La reunión de este lunes dejó una sensación rara en el mundo universitario: hubo avances, sí, pero no alcanzaron para cerrar nada. En la mesa estuvieron Alejandro Álvarez, subsecretario de Políticas Universitarias, y rectores del Consejo Interuniversitario Nacional, en un intento por bajar la tensión que viene creciendo desde la Marcha Federal Universitaria. El Gobierno llevó una propuesta de recomposición salarial del 24,3%, pensada para compensar pérdidas acumuladas entre 2024, 2025 y los primeros meses de 2026. Pero cuando parecía que el acuerdo estaba al alcance de la mano, apareció el punto que trabó todo.
La oferta oficial incluía pagar un 21,3% en junio y otro 3% en octubre, además de armar una comisión técnica para revisar lo adeudado de 2024 y encarar paritarias trimestrales. También se sumaban mejoras para las becas Manuel Belgrano, con un aumento del 50%, un ajuste del 20% en los gastos de funcionamiento de las universidades y una partida extra de 50 mil millones de pesos para los hospitales universitarios. En el ámbito académico miraban con expectativa esos números, porque el ahogo presupuestario viene pegando fuerte y cada peso cuenta.

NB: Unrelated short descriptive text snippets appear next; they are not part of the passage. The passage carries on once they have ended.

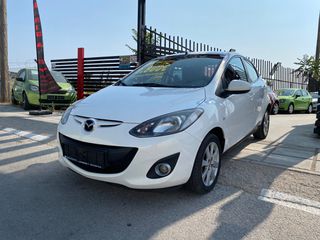 Mazda 2 2012 ΜΕ ΔΟΣΕΙΣ ΧΩΡΙΣ ΤΡΑΠΕΖΕΣ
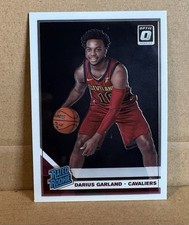 🔥Darius Garland Optic Rated Rookie #195 MINT🔥 2019 Panini Donruss Basketball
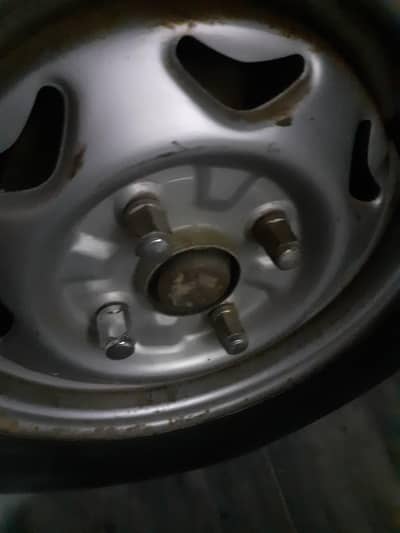 R 15 spare tyre for sale cultus alto stupny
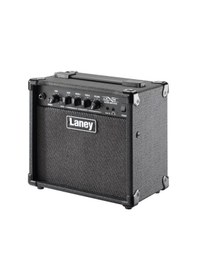 Resim Laney Lx15 Elektro Gitar Amfisi - 15w Başlangıç - Pratik Amfisi 15 Watt Rms, 2x5 İnç Özel Hoparlör, Clean Ve Drive Kanalları, 3-bant Eq Ve Kulaklık Çıkışı Ölçüler: 310 X 281 X 176 Mm 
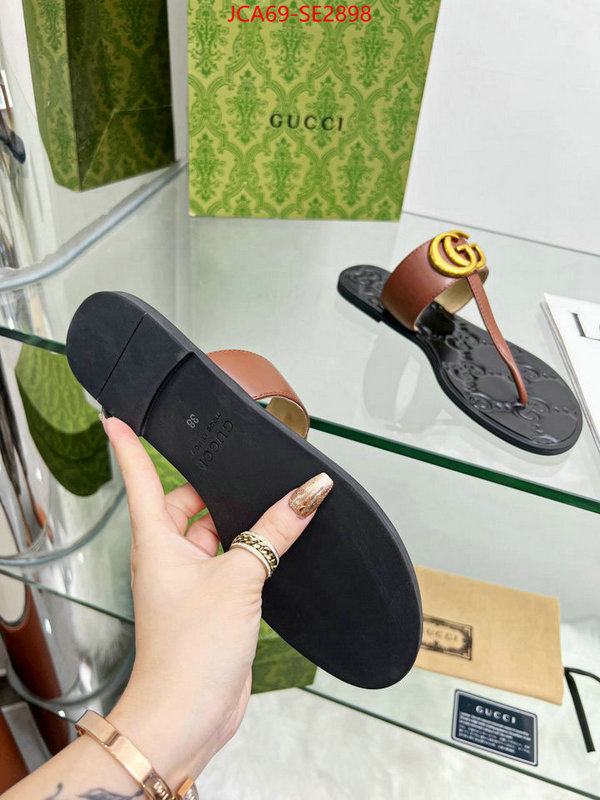 Women Shoes-Gucci,cheap replica designer , ID: SE2898,$: 69USD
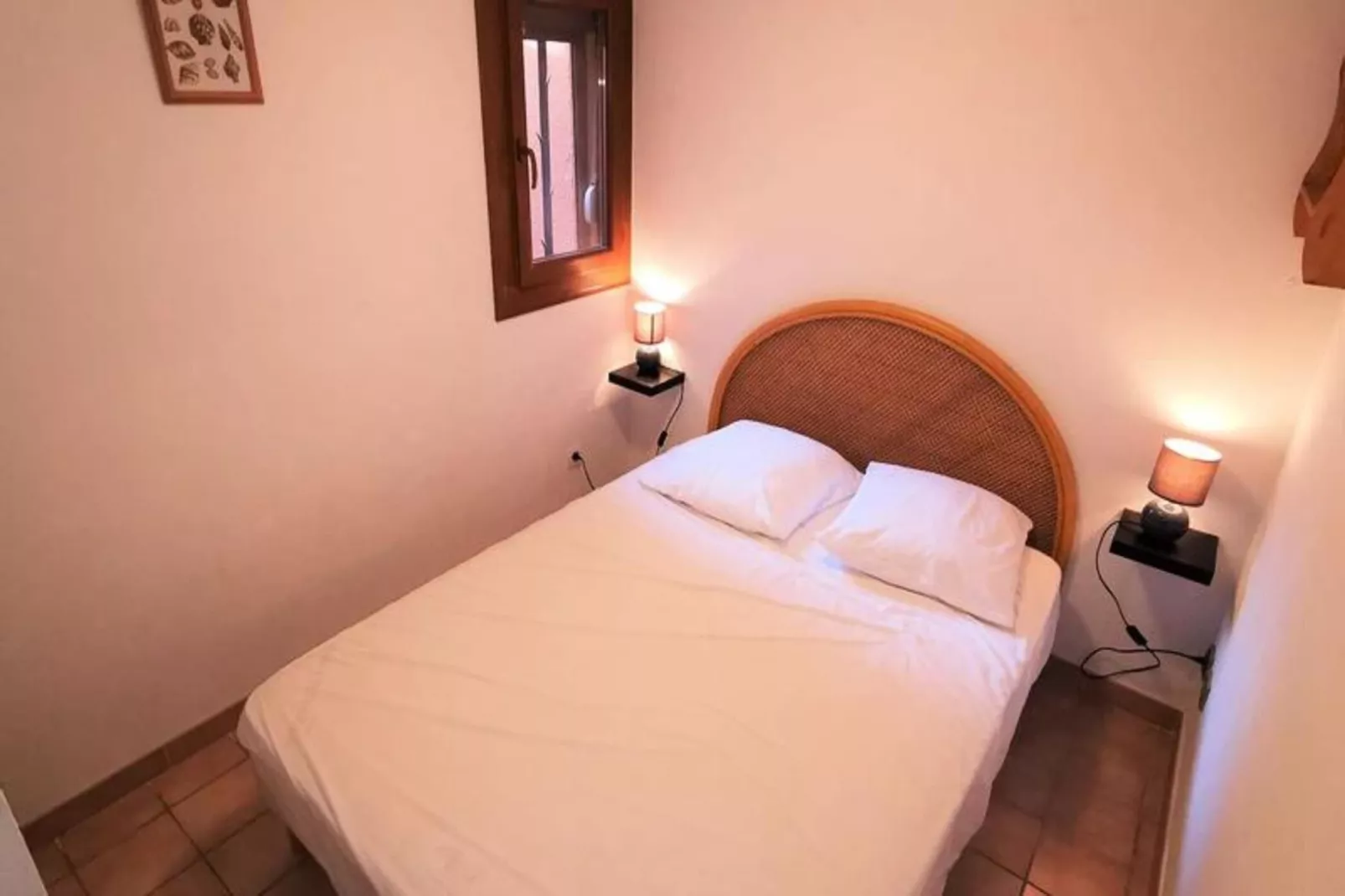 Résidence Maisons De La Plage-Slaapkamer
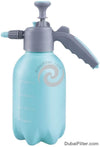Manual Pressure Spray Kettle, Water Bottle with Two Spray Modes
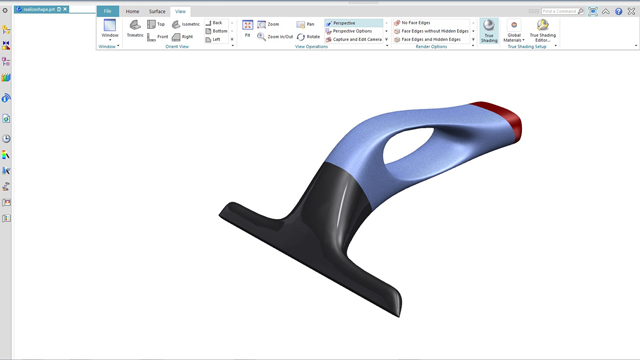 ug nx cad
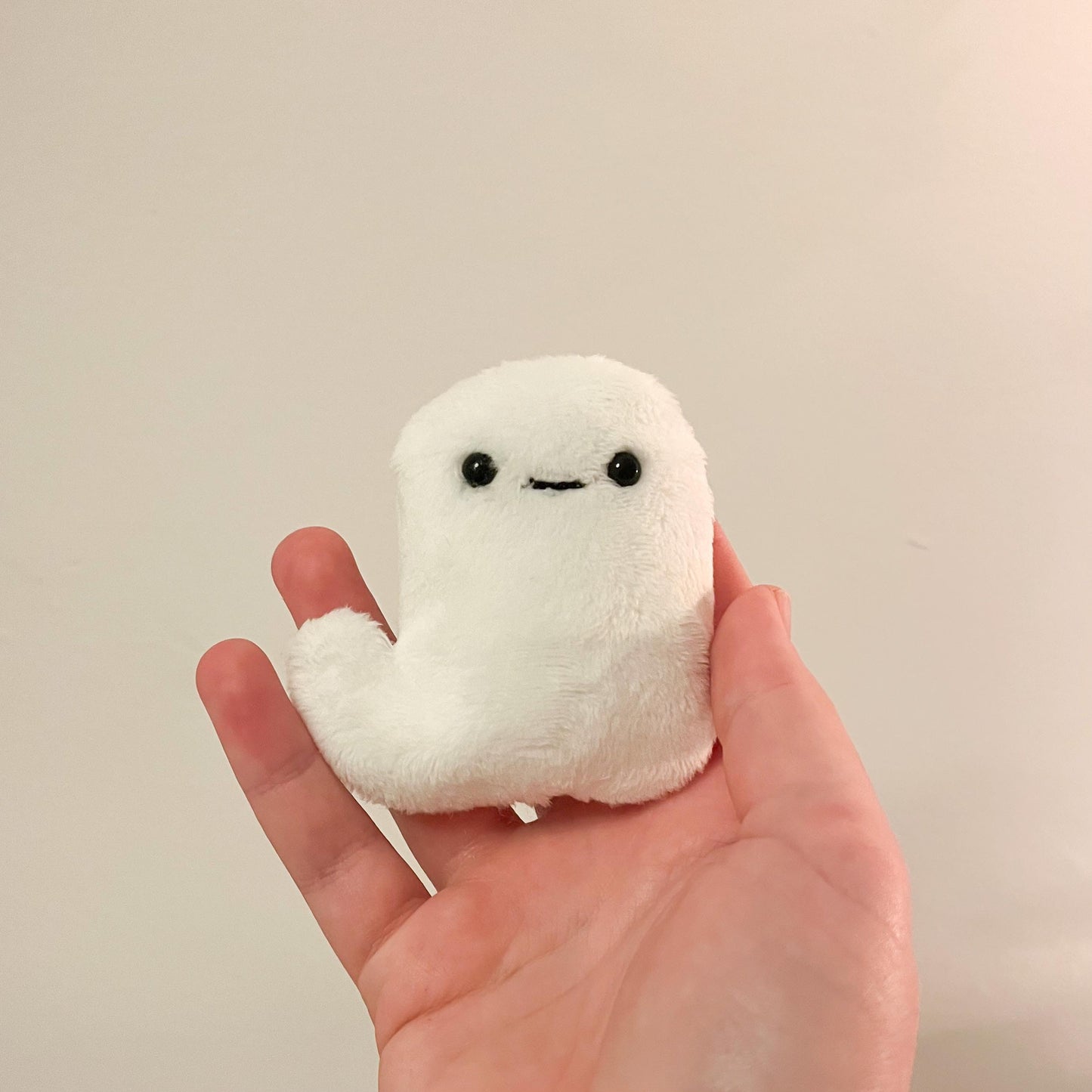 Pocket Ghosts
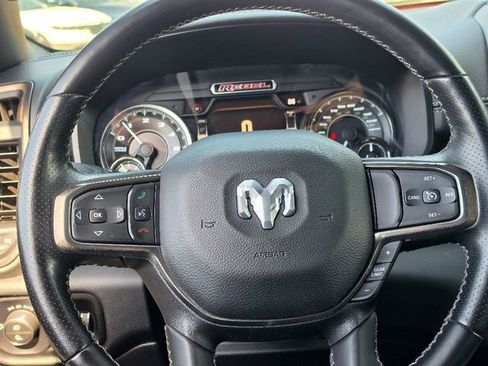 Used 2022 RAM 1500 Rebel w/ Level 1 Equipment Group AWD/4WD image 29
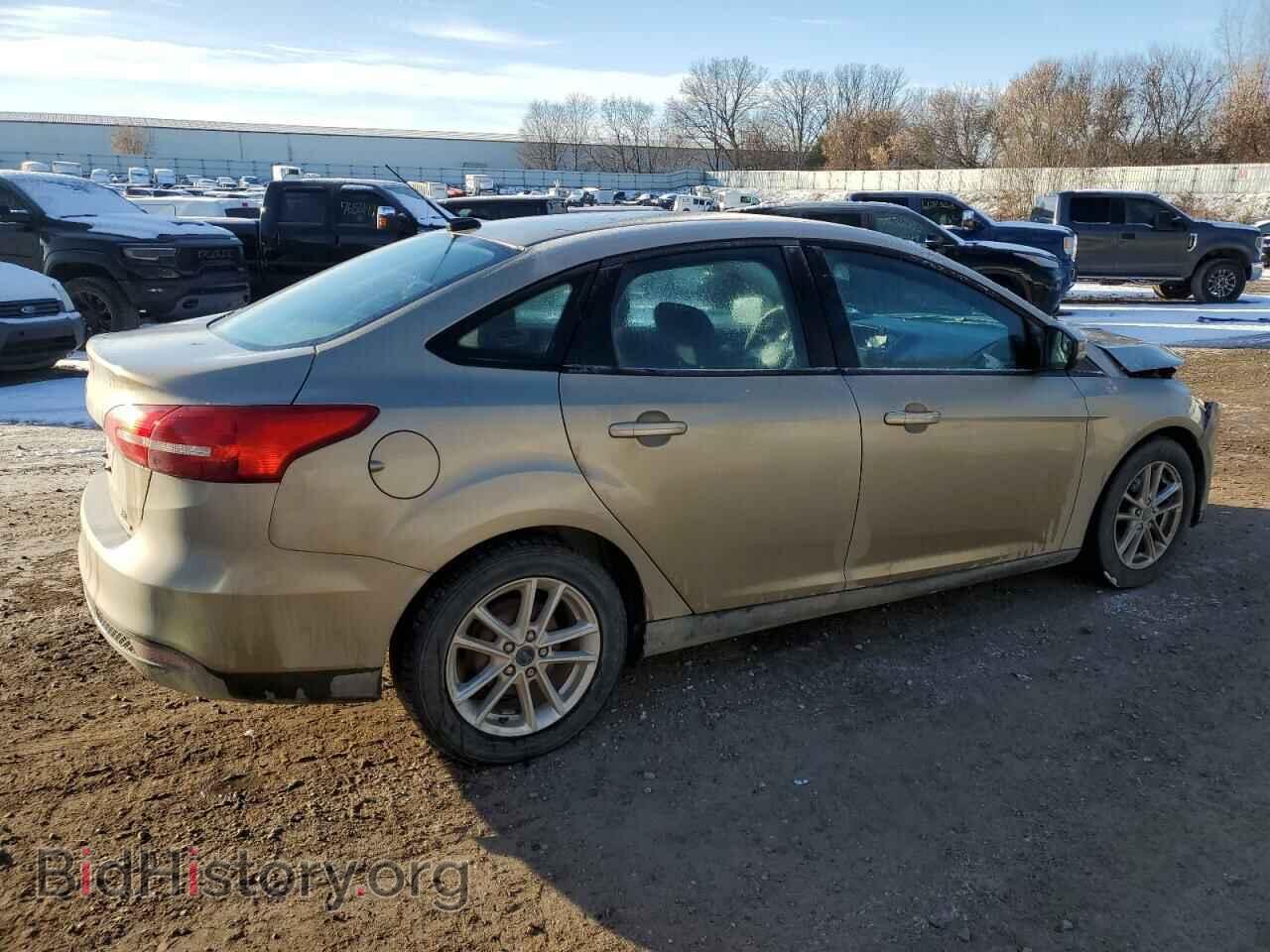 2016 FORD FOCUS - VIN: 1FADP3F27GL373591 - Photo 3
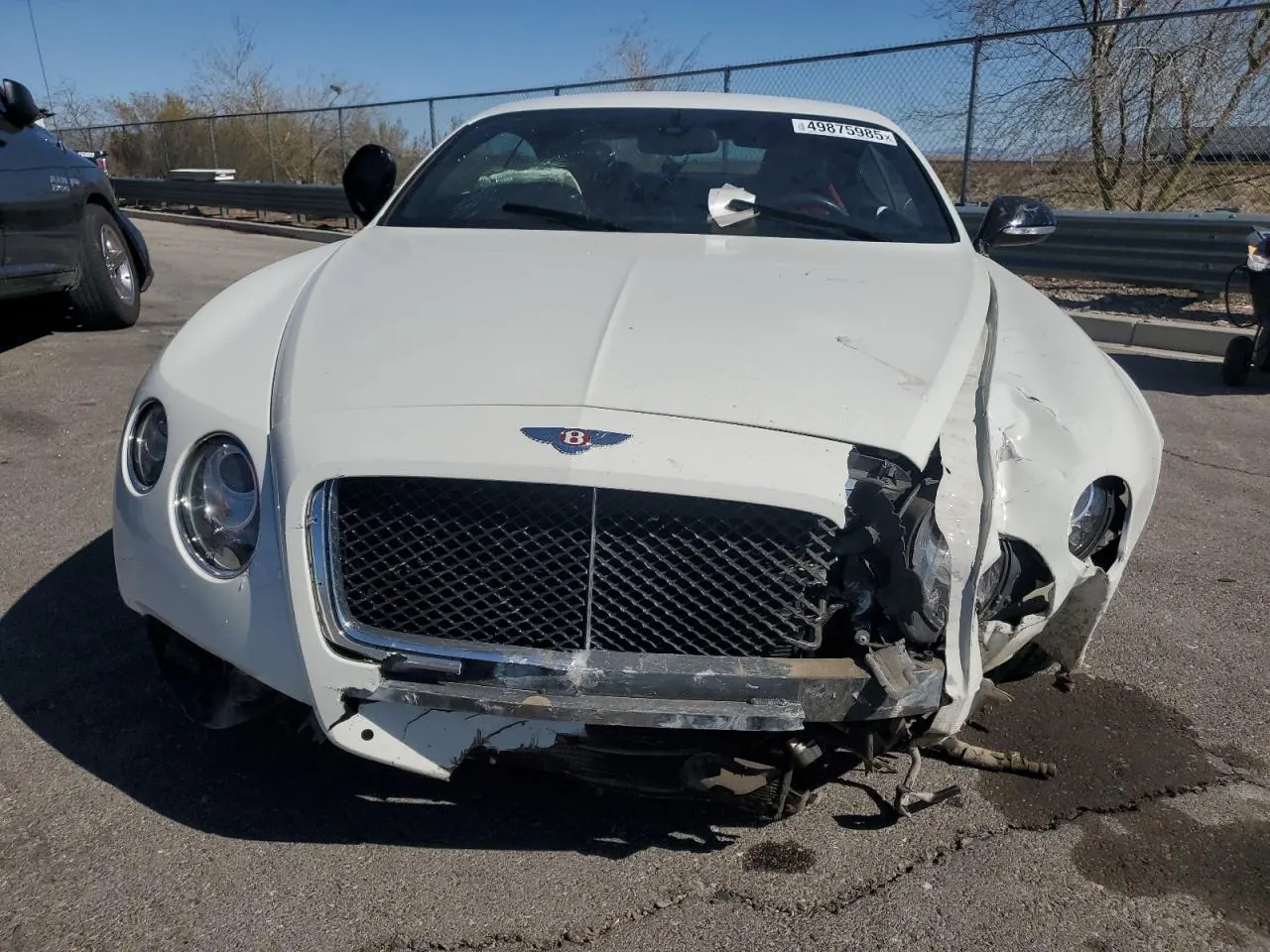 2015 Bentley Continental GT V8 S GT V8 S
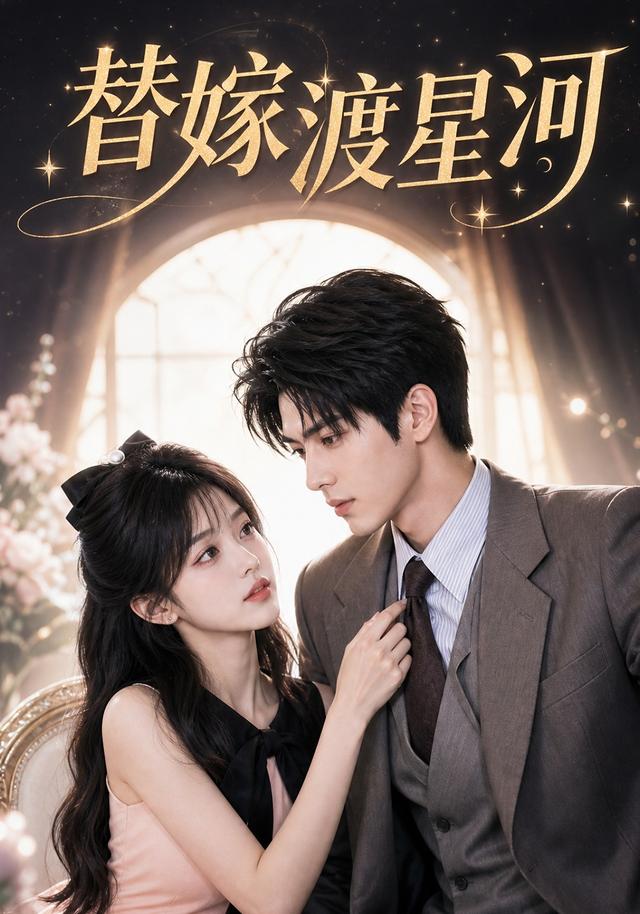 替嫁渡星河 cover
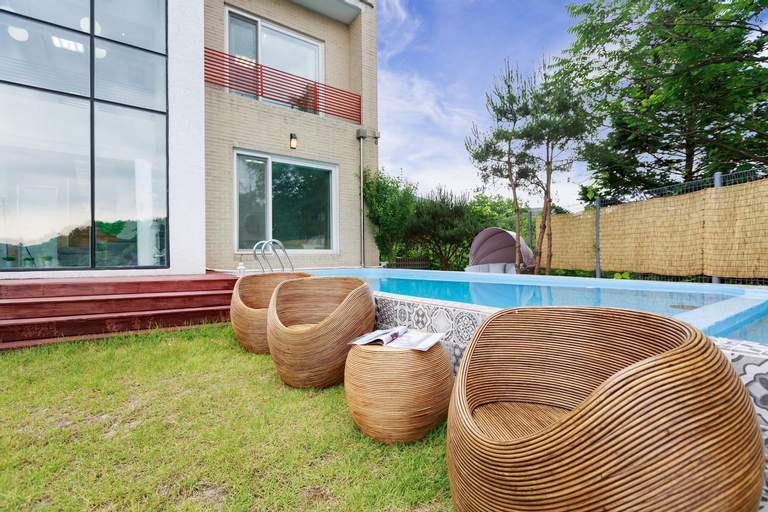Exterior & Views 5, LX22 Pool Villa Yangpyeong Jeom, Gapyeong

El problema, sin embargo, apareció cuando la Nación pidió que las universidades retiraran la demanda judicial vinculada a la Ley de Financiamiento Universitario, aprobada por el Congreso. Esa norma contempla actualizaciones para salarios y becas según la inflación, y según lo que se planteó en la negociación, su aplicación demandaría cerca de 2,5 billones de pesos. Para el Ejecutivo, esa cifra no cierra con el objetivo de sostener el superávit fiscal, y ahí se plantó. Mientras tanto, las casas de estudio siguen esperando una convocatoria para discutir cómo se repartirán más de 79 mil millones de pesos destinados a hospitales universitarios, un tema que también viene generando preocupación por el impacto en la atención médica.
Así, aunque hubo un acercamiento en varios puntos, la discusión quedó en el aire y sin resolución. Del lado universitario consideraron que la propuesta era razonable, pero la condición sobre la causa judicial terminó enfriando todo. Por ahora, el conflicto sigue abierto y la comunidad académica vuelve a quedar a la espera de una señal concreta de Casa Rosada.